E.FONOLLOSA
Los Miralles, una inverosímil familia valenciana, está convencida de que el manzano que crece en el patio de su alquería es de origen divino. De hecho, creen que ese manzano es el Árbol del Bien y del Mal, el mismo del que comieron Adán y Eva. Desde hace generaciones, la familia tiene una misión vital: vigilarlo noche y día para que nadie vuelva a probar el fruto prohibido.
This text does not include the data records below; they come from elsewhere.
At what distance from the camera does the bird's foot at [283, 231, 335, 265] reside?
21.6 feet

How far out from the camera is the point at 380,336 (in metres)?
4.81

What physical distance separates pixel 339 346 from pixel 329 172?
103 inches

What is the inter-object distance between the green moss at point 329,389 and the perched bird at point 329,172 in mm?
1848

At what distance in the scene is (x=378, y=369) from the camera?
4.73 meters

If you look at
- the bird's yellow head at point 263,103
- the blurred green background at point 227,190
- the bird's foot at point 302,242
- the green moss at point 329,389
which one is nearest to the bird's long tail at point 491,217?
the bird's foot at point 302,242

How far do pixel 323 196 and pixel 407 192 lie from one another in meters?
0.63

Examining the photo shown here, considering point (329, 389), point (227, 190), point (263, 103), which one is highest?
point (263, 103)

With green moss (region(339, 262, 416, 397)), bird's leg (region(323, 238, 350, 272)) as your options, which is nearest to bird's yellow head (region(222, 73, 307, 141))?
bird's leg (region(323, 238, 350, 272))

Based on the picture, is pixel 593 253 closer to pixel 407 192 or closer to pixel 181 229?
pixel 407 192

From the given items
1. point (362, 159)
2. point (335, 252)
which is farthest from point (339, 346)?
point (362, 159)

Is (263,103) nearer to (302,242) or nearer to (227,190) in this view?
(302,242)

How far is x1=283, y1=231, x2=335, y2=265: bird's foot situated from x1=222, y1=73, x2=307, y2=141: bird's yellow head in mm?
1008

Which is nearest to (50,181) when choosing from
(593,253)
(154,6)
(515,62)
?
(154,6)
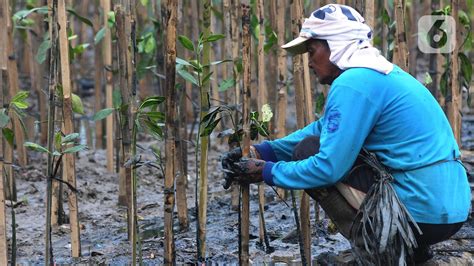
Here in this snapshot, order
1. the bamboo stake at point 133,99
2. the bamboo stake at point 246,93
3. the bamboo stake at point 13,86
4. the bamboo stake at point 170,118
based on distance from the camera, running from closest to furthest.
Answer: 1. the bamboo stake at point 170,118
2. the bamboo stake at point 246,93
3. the bamboo stake at point 133,99
4. the bamboo stake at point 13,86

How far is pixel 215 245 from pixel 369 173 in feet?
4.56

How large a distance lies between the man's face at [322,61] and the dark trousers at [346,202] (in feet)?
Answer: 0.83

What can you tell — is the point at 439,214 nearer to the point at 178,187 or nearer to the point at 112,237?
the point at 178,187

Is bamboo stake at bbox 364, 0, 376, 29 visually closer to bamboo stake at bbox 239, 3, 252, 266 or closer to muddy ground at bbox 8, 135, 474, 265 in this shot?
bamboo stake at bbox 239, 3, 252, 266

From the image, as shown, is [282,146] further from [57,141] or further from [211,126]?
[57,141]

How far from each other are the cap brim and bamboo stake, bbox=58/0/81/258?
100 cm

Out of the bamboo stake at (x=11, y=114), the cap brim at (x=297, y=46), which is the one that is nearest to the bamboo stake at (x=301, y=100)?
the cap brim at (x=297, y=46)

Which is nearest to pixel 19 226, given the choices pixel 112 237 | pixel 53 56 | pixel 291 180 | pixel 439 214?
pixel 112 237

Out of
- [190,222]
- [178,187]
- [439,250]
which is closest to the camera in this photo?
[439,250]

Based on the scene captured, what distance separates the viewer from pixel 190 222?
4930 millimetres

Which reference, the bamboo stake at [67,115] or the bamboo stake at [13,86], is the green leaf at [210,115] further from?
the bamboo stake at [13,86]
Partiendo de esta premisa tan increíble como verosímil, el vinarocense Kike Cherta, en una novela editada por la editorial Navona, indaga en las dudas e inseguridades inherentes a toda religión y a toda tradición, en las influencias y las dinámicas familiares, en la culpa asociada a las raíces. La novela sale a la venta el próximo 18 de septiembre y está prevista su próxima presentación en la Fundació Caixa Vinaròs.
Kike Cherta, nacido en Vinaròs el año 1982, es guionista y director creativo de publicidad. Ha ganado varios premios literarios, entre ellos el Premio de Narrativa Francisco Ayala, que le valió la publicación del libro de relatos La bofetada de Gilda. Junto a Víctor García Antón fundó la web “Cuentos como churros”, donde publicaron un cuento al día durante años. Los Miralles es su primera novela.
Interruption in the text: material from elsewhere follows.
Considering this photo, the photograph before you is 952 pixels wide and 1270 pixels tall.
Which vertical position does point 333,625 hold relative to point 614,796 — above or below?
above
La editorial Navona nos ofrece un fragmento de “Los Miralles”:
El día que mi padre creyó ver al diablo yo no estaba en casa. De hecho, llevaba una eternidad sin saber de mi familia. Quince años sin traspasar el umbral de azulejos rotos de Villa Milagro. Lo hice a conciencia. Se me volvía el aire fango si alguna vez pensaba en regresar. Escribirles una carta o una postal habría sido como arrancarme un ojo. ¿Para qué andarme con rodeos? Mi casa nunca fue un hogar. Mi casa era un manicomio. Locos cuerdos. Locos que razonan, que dialogan, que rebaten, que convencen. No hay peores locos que los locos cuerdos. Y lo que es aún peor: la chifladura de mi familia se remontaba varias generaciones atrás. Mis padres, mis abuelos, mis bisabuelos, mis tatarabuelos, todos eligieron permanecer anclados a ese terruño frente al mar, decididos a no moverse jamás, a volverse estatuas de sal, fieles al propósito idiota de custodiar un manzano pocho. El destino de la familia Miralles es y siempre fue, hijo mío, atiende, toma nota, ¿a qué viene esa arruga en la frente?, hincha el pecho, siéntete orgulloso, el destino de la familia Miralles es y siempre fue ser perros guardianes. Yo me fui. Yo estuve en Barcelona, en Copenhague, en Adís Abeba, en Manaos, en Johannesburgo, en Luang Prabang, en Bucarest, en Yakarta, en Zacatecas, en Shanghái, en tantos sitios, en nunca suficientes sitios. Gasolineras en medio de ninguna parte creadas expresamente como refugio donde comprar cerveza. Lavarse las axilas y recortarse la barba a escondidas en un baño público. Pasear por una ciudad extraña, rodeado de gente extraña —extraño color de piel, extrañas ropas, extrañas costumbres— y ser consciente de que, en realidad, el extraño eres tú. Yo hice lo contrario de lo que mi familia esperaba de mí: no dejé de moverme jamás. Crucé de un país a otro país como si la vida me fuera en ello. Si por algún casual permanecía más de un par de meses en una misma ciudad, en un mismo villorrio de casitas de adobe, en un mismo chamizo perdido en el culo del mundo, me sentía enfermar. Las piernas me temblaban y, después de cada comida, vomitaba una bilis blanca y espesa como leche a medio cuajar. Las náuseas no cesaban hasta que, una vez más, agarraba la mochila y volvía a la carretera. Sin destino, sin hogar, sin amigos, sin un euro-dólar-peso-dirhamrupia-yuan en el bolsillo. Las pasé canutas. Esa es la verdad. A lo largo de estos años me vi obligado a hacer cosas de las que no me siento orgulloso.